Маша схватилась за первый попавшийся листок и поднесла его к глазам поближе, чтобы хоть как-то продышаться от запаха бумаги. Буквы поплыли у неё перед глазами. Мысли звенели в голове. Непреодолимое желание бежать со всех ног наполнил маленькое хрупкое тело девушки. Её сердце забилось бабочкой в сетях паука.

"Пожалуйста, помоги!" - выдала она внутренний залп к небесам.

И тут случилось обыкновенное чудо. Не студенческое, а именно обыкновенное. Казалось, что комок страха в Марии растаял и её лицо расплылось в радостной улыбке, а душу наполнила детская решительность. Маша посмотрела на себя, Кима Сталиноленовича и всю ситуацию со стороны. Она была более чем комичной. Будто встретились холодная, промозглая осень с тёплой и благоухающей весной. Уход первой и приход последней были предопрелены и необратимы. А потому, стоило ли волноваться и переживать по данному решённому самой историей поводу?

Мария положила билет на стол, села на стул перед немало удивлённым от такого поведения профессором и сказала:

"Ким Сталиноленович.
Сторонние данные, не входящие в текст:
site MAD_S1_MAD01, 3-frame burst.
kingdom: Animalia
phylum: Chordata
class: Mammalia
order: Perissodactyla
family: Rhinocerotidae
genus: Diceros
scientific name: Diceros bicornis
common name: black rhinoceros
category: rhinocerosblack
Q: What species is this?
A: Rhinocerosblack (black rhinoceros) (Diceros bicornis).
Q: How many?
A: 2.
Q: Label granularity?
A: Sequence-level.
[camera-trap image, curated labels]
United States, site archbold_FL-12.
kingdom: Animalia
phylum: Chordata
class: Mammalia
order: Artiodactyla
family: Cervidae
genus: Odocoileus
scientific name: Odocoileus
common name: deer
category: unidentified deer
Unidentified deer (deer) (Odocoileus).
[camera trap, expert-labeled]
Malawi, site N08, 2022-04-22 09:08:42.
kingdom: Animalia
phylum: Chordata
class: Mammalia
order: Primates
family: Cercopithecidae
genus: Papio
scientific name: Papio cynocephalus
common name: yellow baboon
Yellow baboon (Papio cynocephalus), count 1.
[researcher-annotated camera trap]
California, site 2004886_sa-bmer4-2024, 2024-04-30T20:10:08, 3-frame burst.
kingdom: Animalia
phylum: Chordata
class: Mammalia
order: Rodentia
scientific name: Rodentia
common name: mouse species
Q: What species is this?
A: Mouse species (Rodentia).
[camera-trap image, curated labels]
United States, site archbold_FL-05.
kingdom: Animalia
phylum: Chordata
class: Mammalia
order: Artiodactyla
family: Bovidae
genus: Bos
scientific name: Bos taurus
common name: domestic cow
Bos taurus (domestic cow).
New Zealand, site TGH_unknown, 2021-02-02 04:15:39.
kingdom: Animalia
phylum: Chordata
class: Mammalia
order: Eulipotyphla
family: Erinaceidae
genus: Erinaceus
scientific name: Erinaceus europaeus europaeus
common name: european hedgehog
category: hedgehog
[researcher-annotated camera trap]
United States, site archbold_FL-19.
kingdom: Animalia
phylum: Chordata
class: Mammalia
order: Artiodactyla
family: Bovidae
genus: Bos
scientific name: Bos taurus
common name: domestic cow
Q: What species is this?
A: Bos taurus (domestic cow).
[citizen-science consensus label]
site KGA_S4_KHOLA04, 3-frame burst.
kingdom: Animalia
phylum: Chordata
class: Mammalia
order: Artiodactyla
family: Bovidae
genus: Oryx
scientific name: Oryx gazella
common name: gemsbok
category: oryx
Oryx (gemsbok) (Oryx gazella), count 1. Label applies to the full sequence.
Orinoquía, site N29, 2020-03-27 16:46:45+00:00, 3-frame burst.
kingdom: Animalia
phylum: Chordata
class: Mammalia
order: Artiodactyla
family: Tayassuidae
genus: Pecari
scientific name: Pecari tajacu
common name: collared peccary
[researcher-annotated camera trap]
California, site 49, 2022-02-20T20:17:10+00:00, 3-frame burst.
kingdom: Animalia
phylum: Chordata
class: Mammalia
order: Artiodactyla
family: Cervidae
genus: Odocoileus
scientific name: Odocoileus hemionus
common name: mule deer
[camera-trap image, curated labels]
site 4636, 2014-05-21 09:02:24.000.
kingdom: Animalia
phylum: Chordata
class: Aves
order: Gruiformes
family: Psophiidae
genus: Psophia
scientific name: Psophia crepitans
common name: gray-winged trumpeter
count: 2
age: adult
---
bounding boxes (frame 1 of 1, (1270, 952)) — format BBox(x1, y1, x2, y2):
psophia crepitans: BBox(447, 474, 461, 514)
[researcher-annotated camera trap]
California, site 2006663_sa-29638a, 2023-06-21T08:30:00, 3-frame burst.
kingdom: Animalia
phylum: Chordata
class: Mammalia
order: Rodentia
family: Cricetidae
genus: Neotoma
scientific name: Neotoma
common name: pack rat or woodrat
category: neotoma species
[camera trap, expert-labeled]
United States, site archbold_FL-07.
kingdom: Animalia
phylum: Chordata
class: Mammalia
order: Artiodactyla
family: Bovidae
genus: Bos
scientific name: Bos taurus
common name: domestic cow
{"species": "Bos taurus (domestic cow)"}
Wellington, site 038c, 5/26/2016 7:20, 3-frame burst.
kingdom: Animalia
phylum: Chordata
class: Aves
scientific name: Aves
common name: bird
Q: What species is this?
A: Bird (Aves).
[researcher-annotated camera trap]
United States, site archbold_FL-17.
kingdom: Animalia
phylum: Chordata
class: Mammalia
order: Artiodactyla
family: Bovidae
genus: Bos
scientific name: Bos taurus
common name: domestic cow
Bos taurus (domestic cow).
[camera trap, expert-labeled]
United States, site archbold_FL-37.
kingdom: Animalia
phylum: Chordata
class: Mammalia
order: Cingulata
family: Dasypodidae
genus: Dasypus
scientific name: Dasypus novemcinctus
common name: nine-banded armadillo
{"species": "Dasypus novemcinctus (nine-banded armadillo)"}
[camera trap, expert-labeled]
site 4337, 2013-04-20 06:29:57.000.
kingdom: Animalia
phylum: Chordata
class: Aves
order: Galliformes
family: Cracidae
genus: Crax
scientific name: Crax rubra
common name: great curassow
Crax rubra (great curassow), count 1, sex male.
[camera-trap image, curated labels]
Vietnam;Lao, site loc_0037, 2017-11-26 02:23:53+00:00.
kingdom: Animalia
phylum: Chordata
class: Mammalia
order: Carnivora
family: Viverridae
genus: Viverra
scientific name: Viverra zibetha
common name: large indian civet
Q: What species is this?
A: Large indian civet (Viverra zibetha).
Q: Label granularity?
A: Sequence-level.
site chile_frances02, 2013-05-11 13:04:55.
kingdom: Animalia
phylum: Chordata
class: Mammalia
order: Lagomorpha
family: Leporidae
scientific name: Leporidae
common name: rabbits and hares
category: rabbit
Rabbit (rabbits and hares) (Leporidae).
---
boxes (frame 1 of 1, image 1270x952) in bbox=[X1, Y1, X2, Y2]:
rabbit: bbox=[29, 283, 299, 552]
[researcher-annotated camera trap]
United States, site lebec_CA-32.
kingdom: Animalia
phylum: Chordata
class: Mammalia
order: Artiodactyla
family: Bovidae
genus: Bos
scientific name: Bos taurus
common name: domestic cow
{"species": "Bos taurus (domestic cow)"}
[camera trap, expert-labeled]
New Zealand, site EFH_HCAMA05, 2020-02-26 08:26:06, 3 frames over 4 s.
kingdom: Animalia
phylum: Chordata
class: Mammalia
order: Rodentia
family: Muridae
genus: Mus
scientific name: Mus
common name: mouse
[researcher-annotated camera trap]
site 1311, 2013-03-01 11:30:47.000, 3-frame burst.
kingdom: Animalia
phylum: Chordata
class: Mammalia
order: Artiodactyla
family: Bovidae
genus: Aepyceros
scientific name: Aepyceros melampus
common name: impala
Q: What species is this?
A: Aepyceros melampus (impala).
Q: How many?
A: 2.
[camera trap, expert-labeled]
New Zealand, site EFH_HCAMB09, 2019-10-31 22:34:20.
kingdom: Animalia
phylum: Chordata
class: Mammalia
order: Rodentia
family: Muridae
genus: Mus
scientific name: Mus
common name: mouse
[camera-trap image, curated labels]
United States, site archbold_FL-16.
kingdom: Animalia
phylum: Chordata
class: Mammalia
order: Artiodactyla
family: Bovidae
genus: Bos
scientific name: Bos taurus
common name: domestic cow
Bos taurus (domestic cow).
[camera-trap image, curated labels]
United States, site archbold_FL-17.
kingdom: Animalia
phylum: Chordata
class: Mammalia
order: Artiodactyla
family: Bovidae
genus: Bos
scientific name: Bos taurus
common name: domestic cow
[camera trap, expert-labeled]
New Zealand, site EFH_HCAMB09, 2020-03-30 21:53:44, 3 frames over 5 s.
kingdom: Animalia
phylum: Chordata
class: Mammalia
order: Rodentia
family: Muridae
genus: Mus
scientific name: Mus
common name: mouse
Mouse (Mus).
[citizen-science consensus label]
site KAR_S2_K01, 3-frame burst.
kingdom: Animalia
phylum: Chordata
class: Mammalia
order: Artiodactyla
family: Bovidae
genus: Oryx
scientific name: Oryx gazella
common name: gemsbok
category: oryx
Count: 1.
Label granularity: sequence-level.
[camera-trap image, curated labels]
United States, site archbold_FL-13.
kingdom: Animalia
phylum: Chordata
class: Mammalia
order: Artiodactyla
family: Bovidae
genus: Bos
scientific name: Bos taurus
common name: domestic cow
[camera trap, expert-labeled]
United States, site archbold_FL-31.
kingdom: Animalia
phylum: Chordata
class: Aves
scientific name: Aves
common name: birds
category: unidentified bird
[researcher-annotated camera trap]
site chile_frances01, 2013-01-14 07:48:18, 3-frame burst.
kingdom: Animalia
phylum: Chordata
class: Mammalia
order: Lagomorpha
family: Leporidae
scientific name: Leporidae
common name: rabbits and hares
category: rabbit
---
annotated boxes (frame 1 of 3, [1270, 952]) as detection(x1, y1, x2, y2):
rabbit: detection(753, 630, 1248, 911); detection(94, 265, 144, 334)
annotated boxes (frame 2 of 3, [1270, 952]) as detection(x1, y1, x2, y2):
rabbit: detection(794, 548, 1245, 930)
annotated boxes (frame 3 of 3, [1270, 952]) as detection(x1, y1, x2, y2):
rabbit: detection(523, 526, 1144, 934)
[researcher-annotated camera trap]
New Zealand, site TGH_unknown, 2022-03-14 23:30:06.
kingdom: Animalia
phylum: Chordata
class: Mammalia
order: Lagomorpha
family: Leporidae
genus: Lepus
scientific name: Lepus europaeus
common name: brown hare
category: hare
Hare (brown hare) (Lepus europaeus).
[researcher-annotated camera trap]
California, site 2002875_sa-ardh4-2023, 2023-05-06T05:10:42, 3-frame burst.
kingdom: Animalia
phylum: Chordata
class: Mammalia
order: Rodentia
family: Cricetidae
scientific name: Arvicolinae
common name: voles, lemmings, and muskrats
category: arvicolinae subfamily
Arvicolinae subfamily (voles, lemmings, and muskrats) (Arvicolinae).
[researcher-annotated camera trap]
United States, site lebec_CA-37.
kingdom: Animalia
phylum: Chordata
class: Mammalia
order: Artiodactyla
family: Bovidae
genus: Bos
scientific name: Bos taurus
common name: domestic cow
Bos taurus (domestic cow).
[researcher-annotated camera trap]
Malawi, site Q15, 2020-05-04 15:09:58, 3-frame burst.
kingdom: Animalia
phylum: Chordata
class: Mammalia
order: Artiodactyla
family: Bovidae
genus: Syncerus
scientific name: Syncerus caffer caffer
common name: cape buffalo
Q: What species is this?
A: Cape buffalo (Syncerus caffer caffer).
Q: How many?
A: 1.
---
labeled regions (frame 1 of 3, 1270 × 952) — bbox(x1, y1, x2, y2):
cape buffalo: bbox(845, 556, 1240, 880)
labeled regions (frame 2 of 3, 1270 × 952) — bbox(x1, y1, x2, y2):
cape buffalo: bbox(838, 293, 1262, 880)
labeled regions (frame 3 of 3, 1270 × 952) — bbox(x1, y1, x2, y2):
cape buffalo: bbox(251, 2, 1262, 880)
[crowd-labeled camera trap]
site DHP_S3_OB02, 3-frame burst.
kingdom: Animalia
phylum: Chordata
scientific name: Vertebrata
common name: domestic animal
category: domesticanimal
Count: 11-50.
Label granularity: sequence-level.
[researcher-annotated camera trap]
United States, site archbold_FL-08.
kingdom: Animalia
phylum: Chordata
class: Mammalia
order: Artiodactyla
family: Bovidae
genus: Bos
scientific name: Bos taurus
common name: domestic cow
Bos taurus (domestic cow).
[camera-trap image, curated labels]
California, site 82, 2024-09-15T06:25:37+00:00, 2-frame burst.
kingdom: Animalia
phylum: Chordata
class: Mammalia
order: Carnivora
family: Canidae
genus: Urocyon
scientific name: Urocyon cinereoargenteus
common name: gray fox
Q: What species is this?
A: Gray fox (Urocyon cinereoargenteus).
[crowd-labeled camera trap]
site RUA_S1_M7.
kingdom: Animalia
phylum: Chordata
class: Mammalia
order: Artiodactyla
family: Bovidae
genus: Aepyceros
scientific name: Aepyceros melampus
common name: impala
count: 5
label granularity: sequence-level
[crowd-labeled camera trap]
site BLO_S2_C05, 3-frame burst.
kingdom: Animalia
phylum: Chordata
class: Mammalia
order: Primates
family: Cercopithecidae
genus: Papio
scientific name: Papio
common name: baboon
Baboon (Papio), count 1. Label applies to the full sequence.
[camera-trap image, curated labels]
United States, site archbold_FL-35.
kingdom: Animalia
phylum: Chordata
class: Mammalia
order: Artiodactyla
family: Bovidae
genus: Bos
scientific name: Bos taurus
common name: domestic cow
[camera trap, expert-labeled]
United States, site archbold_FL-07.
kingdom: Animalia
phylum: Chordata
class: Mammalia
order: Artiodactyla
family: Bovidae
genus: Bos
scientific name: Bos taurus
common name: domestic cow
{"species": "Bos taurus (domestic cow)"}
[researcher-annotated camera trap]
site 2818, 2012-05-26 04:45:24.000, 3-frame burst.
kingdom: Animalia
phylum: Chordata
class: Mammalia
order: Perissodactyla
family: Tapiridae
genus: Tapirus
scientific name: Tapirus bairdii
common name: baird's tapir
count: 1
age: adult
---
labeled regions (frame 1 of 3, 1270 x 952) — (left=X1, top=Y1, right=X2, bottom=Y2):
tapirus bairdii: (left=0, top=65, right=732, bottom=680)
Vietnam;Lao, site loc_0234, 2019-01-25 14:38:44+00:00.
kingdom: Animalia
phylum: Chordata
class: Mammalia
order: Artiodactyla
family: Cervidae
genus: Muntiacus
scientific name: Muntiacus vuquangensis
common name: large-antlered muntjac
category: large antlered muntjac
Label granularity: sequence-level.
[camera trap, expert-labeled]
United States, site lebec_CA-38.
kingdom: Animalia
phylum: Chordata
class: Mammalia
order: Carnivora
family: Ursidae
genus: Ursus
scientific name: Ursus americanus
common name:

Я понимаю, что Вы вправе сейчас поставить мне неуд и даже традиционно наорать на меня, но всё же скажу. Вы знаете как Вас между собой называют студенты?"

Преподаватель, ожидавший от этого торжества власти упоения, а никак не откровения, начал судорожно вдыхать собственный только что выдохнутый им амбре. Он смог выдать на-гора только невнятное мычание, от чего в горле поползла его фирменная отрыжка, с которой в этот раз Ким начал мучительную борьбу, от чего его лицо заиграло разнообразными гримасами. Маша, видя всё это, не выдержала и прыснула хохотом.

"Перестаньте меня смешить. Я о серьёзном. Так. Фух... Отрыжка".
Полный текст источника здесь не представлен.